Figure 51. A Smarter Home, circa 2025
After coming home from a long day at work, Mel’s phone activates the keyless doorway lock that automatically logs the event and video capture to her secure cloud bank. Based on GPS coordinates, Mel’s phone had already called ahead when she was twenty minutes away to tell the HVAC system to turn on the air conditioning. By the time of her arrival, the home was as cool as when she left in the morning.
A parcel is waiting for her on the steps; it’s a box of paper towels that was automatically reordered when the towel dispenser detected it was running low. With the delivery confirmation message, the dispenser’s counter was automatically reset and won’t need to reorder again for a while.
She’s carrying a bag of groceries that her refrigerator suggested that she bring home. The sensors in the fridge detected that the tomatoes had only another day before they would start to turn, so Mel decided to pick up some additional ingredients for making spaghetti sauce.
As she prepares the meal by filling up a pot of water to boil for the spaghetti, the faucet sensors ensure that the purity of the water is contaminant-free. If an anomaly is detected, a message is sent to the city’s water reclamation department automatically reporting the issue.
After dinner, Mel decides to exercise with a ride on her stationary biking simulator. She usually meets a friend on the prairie road course around this time of day, so she dons her motion-tracking 3D headset, queues up her favorite playlist and starts peddling. The headset has a heart rate, blood pressure, and perspiration monitor built into the strap, and these values are translucently overlaid on top of the pastoral scene of rolling hills of swaying wheat. After a few minutes, her friend’s avatar rides close by and pings her, asking if Mel is available for conversation. Mel acknowledges and the two keep each other company as they log half an hour on their bikes. At the end of the ride, each are credited with 200 energy points as a result of their peddling power feeding electricity back into the grid.

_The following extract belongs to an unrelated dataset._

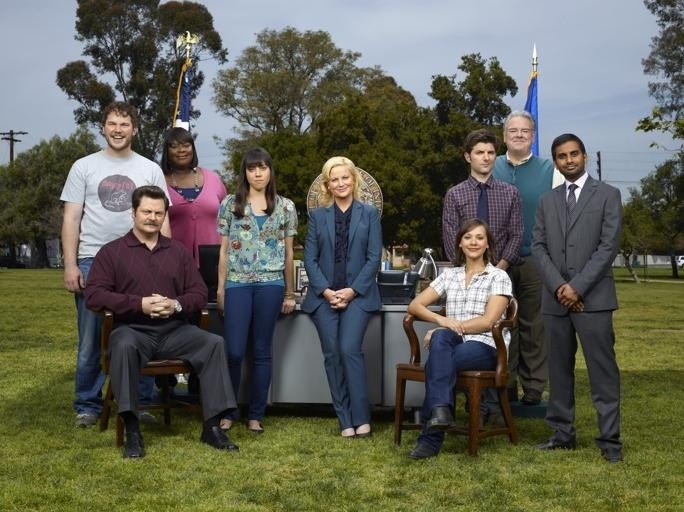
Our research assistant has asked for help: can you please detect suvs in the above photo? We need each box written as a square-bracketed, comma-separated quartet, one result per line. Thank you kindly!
[677, 255, 684, 268]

With twilight approaching, photosensors lining the window panes prepare the home’s lighting for the evening by drawing the curtains and activating motion detectors in the rooms. Gone are the days of flipping on and off light switches, unintentionally leaving lights on throughout the home even when no one is in the room. There is an override option when guests are visiting, but most of the time the motion detectors do their job well by turning on and off the lights based on presence. This effective lighting strategy has contributed to even more monthly energy credits as a result.
As she begins to settle in for the evening, Mel asks her television to list new videos that her friends have suggested. Voice control has become the norm with content consumption devices and has steadily improved with filtering algorithms and speaker identification. While the videos play back sequentially, overlays of her online status, message queues, weather forecast, and upcoming schedules can be called upon just by asking the television for that information. The weather dictates what her outfit will be the next day. A warm front is moving in, so Mel’s closet rack automatically queues up via RFID sensors embedded in the clothing hangers a section of appropriate outfits to choose from. It’s going to be a bright, sunny day.
I hope you enjoyed that projection of the future. For those who prefer to invent the future instead of waiting around for it to arrive, the technologies to build such a scenario exist today. With the right mix of cost-effective technology, easy implementation, and effective sales, marketing, and timing, someone is going to bring elements of this future scenario to life and forever change the way people interact with their homes. That person could be you!